8 Replies Latest reply on Jan 28, 2014 8:53 AM by rareddy

    Adding performance instrumentation

    markaddleman

      I've got some extra time on my hands lately and I thought I'd contribute some performance instrumentation.

       

      Background

      Lately, our team has been hit by a few different performance problems that aren't directly attributed to Teiid but our lack of visibility into how the engine and translators process queries makes getting to the root of the problem more difficult than it needs to be.  Fundamentally, we needed to surface a few key pieces of information and correlate those with user activity:

      1. The query plan
      2. The translators involved in the plan
      3. The work that the translators are doing:
        1. CPU & latency of ExecutionFactory.execute() and ExecutionFactory.getConnection()
        2. CPU & latency of Execution.execution(), cancel() and close()
        3. Cumulative CPU & latency of ResultSetExecution.next()
        4. Total number of rows returned from ResultSetExecution.next()

       

      Implementation Idea

      Basically, I see two parts to this.  More convenient plan logging and engine performance logging.

       

      To improve plan logging, I see adding a new log option that, when enabled, will log each unique, normalized user query and its plan.  I was thinking of using a bloom filter to maintain the set of normalized user queries to keep the memory requirements low.  If the query doesn't already exist in the set, log the plan and the user query.  If I can find the right point in the code where the normalized query is already represented as a string, the CPU hit should be pretty small.

       

      Logging the engine performance is a bit more involved.  Inside the engine, instrument DataTierManager.registerRequest() to log the user, user query and request id.  In order to capture translator performance, it looks like the leverage point is ConnectorWorkItem, mostly in the execute() and handleBatch() methods.  From these two, log the request id, the part identifier, the CPU and latency consumed by the translator.

       

      Obviously, the missing piece is the work that Teiid does to fulfill the user query.  I haven't found a good leverage point for that but I'll keep looking (hints gladly accepted!).  Fortunately, Teiid itself hasn't been the source of performance problems so I consider it a lower priority.

       

      What do people think?  Am I on the right track or do you have suggestions or alternatives?

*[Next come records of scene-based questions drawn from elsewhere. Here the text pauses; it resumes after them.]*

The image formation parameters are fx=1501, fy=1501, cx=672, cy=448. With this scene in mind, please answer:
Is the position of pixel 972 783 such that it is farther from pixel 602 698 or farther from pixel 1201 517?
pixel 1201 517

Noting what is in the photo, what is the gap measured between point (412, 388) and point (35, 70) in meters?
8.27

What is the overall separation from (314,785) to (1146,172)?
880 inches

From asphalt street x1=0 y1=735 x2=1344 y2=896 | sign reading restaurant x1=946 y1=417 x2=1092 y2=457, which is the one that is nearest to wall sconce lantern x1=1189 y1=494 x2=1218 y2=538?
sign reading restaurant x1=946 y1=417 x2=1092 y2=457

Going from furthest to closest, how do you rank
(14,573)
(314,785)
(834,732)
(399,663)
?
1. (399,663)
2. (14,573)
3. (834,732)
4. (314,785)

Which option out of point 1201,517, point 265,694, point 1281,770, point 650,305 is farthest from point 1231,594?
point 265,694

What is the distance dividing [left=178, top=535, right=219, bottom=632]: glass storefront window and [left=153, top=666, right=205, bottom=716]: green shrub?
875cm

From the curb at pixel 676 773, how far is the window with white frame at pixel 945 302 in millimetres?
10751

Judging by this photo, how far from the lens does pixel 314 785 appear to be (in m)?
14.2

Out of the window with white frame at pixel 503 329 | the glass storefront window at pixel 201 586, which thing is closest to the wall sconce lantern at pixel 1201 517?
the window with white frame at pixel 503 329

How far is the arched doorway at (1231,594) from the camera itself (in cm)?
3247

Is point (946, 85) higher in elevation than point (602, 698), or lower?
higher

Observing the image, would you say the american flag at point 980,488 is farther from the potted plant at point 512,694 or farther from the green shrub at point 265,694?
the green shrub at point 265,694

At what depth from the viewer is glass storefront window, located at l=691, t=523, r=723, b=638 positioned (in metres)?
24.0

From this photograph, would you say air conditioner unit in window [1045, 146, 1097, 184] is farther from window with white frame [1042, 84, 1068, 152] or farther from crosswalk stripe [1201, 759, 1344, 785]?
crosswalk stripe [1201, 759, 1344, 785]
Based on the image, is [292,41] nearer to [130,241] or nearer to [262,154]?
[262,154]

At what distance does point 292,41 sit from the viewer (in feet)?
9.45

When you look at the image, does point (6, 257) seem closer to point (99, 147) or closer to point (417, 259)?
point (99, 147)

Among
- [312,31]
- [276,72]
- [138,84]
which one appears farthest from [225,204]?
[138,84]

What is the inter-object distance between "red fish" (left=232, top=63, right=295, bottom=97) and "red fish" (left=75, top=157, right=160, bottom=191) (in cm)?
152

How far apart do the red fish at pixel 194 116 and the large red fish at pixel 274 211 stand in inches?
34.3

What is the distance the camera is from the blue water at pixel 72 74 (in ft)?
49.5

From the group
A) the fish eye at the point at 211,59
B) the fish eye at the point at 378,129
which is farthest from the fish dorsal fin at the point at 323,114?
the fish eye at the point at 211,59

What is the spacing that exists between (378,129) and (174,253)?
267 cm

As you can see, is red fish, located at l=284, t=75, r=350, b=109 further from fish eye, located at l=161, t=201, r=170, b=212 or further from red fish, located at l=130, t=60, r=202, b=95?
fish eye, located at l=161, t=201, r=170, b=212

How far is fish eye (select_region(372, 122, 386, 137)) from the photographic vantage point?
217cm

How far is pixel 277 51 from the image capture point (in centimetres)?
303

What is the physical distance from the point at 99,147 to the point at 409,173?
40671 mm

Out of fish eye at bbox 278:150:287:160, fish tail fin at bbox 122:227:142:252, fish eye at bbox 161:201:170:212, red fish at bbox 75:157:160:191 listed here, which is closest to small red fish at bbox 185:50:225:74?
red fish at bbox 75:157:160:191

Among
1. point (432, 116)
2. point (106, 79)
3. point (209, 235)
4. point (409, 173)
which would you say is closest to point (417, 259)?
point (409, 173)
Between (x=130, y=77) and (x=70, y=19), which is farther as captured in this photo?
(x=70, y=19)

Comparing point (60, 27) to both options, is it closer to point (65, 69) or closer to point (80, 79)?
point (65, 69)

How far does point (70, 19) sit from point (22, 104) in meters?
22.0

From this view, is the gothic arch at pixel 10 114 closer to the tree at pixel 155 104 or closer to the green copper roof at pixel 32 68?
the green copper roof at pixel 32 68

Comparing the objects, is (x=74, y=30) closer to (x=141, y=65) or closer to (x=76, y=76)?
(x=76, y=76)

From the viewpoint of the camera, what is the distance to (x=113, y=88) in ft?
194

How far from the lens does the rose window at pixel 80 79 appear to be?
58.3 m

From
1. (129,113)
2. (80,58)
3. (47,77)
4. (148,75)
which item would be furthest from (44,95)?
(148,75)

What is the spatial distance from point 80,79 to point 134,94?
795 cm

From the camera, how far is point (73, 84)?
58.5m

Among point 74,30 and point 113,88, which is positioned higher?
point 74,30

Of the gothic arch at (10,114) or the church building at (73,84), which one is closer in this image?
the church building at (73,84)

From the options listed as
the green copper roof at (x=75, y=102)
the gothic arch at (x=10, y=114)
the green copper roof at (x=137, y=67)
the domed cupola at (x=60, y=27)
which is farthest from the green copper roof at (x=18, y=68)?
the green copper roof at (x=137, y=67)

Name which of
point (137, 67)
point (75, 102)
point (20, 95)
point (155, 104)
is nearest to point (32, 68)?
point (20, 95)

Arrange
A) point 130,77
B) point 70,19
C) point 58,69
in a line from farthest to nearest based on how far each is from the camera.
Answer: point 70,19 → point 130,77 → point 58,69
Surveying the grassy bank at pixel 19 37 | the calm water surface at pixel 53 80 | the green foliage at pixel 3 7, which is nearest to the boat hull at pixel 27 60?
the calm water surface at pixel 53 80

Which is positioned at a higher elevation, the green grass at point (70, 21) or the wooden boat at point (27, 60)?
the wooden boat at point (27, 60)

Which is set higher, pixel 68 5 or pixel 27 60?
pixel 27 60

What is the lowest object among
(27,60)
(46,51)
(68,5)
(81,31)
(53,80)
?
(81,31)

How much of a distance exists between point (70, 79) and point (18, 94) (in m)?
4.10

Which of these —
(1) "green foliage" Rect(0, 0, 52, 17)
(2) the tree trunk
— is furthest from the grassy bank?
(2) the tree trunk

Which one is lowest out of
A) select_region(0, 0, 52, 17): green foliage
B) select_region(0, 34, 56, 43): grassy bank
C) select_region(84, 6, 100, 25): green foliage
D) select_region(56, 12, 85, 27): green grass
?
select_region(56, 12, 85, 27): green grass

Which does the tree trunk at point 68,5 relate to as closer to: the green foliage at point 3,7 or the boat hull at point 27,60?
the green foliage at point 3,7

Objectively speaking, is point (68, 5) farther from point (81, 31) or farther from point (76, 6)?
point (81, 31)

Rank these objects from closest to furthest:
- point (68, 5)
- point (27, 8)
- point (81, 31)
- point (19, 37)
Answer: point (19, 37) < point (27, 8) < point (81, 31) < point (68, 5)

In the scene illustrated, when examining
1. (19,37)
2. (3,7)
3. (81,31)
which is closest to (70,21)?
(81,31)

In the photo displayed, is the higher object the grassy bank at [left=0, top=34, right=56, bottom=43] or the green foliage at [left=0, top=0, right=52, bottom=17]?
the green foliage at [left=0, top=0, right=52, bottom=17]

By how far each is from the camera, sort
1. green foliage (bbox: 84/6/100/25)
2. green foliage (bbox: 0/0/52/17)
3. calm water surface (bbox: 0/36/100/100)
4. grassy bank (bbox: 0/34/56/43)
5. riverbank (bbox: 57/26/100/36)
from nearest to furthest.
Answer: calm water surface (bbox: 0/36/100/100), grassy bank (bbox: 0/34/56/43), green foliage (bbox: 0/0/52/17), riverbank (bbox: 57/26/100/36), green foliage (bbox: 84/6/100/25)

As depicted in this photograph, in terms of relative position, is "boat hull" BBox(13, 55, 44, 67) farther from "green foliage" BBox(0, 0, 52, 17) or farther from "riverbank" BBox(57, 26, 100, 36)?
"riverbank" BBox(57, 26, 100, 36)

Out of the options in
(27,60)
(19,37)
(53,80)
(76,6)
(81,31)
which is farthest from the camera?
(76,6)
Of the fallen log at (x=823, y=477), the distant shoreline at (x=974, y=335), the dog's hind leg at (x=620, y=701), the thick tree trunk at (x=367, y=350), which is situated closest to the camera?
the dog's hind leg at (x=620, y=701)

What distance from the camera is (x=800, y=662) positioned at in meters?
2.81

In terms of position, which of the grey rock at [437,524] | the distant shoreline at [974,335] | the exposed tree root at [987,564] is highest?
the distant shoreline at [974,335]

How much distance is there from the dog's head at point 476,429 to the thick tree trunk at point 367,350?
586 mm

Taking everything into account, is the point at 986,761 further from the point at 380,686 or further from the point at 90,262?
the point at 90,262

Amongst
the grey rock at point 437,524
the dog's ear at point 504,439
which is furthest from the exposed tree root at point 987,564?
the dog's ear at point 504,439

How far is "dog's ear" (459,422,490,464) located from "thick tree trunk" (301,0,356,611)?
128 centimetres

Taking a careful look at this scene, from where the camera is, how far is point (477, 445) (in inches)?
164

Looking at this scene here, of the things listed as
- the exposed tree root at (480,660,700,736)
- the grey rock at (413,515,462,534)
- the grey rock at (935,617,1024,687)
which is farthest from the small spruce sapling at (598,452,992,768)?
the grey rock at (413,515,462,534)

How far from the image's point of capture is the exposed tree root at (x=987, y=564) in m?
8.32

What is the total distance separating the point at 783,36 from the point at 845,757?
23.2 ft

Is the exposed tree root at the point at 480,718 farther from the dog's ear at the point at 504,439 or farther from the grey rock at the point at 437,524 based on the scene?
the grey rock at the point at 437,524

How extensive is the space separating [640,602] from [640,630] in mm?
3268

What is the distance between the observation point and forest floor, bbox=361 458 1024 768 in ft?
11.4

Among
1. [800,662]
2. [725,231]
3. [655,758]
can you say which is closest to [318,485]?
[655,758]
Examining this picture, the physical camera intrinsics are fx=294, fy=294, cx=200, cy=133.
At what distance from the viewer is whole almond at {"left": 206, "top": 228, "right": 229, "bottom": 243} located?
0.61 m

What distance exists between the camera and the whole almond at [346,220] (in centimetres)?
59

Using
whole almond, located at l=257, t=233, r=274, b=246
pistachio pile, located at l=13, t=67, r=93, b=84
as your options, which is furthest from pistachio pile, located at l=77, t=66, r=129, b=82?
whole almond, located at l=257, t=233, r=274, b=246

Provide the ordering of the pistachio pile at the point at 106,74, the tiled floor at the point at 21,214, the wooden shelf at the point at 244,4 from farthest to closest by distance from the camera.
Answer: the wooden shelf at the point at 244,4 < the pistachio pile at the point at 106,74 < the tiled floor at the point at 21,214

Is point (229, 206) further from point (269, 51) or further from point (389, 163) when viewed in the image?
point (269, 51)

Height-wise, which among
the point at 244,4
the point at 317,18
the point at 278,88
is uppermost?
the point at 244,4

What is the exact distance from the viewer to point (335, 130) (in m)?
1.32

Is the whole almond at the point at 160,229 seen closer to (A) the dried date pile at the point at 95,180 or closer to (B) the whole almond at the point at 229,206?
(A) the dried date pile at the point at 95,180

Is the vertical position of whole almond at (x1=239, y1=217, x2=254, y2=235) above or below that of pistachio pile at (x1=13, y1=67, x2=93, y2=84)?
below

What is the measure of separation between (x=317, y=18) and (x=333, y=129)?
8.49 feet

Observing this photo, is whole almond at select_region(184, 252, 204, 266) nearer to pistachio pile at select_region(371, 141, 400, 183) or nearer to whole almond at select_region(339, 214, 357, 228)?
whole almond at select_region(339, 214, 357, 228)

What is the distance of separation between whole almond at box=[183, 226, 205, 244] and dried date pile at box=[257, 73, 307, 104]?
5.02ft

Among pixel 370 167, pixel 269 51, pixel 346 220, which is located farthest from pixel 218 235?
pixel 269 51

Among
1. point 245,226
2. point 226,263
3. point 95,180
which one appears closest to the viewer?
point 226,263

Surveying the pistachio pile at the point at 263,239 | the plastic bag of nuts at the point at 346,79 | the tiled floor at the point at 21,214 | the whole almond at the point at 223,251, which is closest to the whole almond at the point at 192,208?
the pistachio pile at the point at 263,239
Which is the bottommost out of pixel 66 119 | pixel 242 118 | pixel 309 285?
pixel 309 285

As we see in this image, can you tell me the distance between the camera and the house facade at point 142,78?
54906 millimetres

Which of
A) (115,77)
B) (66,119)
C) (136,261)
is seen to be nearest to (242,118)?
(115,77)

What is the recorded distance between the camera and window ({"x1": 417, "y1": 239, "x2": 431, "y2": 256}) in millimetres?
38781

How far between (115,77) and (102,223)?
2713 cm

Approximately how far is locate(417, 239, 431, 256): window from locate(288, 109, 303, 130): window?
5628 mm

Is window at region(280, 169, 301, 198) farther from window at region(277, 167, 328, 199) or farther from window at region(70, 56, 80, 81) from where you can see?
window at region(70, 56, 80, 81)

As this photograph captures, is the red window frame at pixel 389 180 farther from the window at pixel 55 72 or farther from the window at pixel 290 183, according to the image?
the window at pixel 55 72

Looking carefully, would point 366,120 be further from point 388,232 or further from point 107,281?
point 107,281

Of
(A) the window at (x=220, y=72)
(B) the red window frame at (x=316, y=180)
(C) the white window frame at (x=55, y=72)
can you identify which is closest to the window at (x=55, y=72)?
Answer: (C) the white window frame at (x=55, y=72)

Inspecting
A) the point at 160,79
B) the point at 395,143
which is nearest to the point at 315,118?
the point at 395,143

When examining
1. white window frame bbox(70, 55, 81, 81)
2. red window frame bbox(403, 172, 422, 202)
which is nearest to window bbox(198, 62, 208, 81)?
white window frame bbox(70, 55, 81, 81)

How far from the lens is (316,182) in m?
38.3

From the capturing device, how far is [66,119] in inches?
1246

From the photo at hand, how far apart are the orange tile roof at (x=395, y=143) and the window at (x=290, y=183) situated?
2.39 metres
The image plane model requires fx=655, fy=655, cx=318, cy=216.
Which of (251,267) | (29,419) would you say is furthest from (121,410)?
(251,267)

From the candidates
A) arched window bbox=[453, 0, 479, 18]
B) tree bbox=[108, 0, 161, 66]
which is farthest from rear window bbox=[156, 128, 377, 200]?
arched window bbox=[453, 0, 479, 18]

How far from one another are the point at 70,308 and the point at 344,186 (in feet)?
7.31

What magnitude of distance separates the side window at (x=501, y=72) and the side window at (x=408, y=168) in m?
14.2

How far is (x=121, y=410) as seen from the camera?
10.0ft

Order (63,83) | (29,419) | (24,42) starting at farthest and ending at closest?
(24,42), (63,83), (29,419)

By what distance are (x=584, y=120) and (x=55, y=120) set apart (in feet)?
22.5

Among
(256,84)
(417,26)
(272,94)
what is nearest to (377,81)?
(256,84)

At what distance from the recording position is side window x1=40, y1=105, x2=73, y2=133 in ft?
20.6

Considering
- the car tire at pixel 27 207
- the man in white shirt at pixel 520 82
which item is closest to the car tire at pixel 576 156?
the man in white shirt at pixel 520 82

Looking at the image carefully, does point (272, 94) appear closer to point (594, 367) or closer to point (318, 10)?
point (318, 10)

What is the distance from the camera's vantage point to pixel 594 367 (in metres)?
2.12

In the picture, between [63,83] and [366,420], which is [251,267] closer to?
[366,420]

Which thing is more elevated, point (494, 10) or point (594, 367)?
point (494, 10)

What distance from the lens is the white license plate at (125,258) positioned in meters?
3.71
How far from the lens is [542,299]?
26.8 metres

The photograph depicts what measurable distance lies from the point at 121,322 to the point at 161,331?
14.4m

        • 1. Re: Adding performance instrumentation
          rareddy

          I am sure you looked at COMMAND_LOG context right? It already gives context of the query at user level and translator level with respective times. For motivated users, it also provides the CommandContext object that you can grab inside a Log4J logging appender to log more relevant information to the user.

           

          If you are looking anything more than that, we can certainly accept your observations.

           

          Ramesh..

          • 2. Re: Adding performance instrumentation
            markaddleman

            Embarrassingly, no, I haven't looked at the COMMAND_LOG.  I'll do that before going forward.  Thanks, Ramesh

            • 3. Re: Adding performance instrumentation
              markaddleman

              Thanks for the pointer, Ramesh.  COMMAND_LOG has everything I wanted except for the CPU time accumulated by the execution.  I took a stab at adding that and threading it through the CommandLogMessage.  Attached is the patch.  Please ignore the changes to the pom file, the changes were just to make Eclipse happy.  I'd like to see this added to Teiid and I'm willing to do the work but I'm unsure what the next steps are.

              • 4. Re: Adding performance instrumentation
                rareddy

                Mark,

                 

                There are start and end times for each operation, if you can collate the start and end messages of the user and data then you can get the CPU times for each.

                 

                As per taking the patches, I am not sure if you already signed the CLA but you need to sign Contributor License Agreements then fork the teiid github teiid/teiid · GitHub repo into your own account. Then make the necessary changes in your fork, make sure all tests run correctly etc, then commit changes to your fork. Then with a given JIRA issue number in the commit message, send us pull request from github. We will then verify and accept the changes. BTW, we commiters also follow the same procedure as there is no direct commits allowed.

                 

                Thanks.

                 

                Ramesh..

                • 5. Re: Adding performance instrumentation
                  markaddleman

                  > There are start and end times for each operation, if you can collate the start and end messages of the user and data then you can get the CPU times for each

                   

                  This provides wall clock time but not CPU.  Many of our translators perform IO operations and, among other reasons, we want to be able to disentangle latency due to CPU versus IO operations.  Additionally, we run Teiid in a mainframe environment where CPU cycles are precious.  Calling out CPU specifically allows us to better hone our tuning efforts.

                   

                  re CLA, github and JIRA-

                  Thanks.  I'll follow this procedure.

                  • 6. Re: Adding performance instrumentation
                    rareddy

                    Ah!, yes that would be a good addition.

                    • 7. Re: Adding performance instrumentation
                      markaddleman

                      I've finished the translator side - it was very straightforward.  I could use some guidance on the user query side.  I want to capture the CPU time that Teiid performs to realize the result set - essentially any work that wasn't pushed down to the translators.  Can you point me to a place in the code that manages this process?  Is the unpushed query engine work also multithreaded?

                      • 8. Re: Adding performance instrumentation
                        rareddy

                        RequestWorkItem does all the thread work, so that is only common place.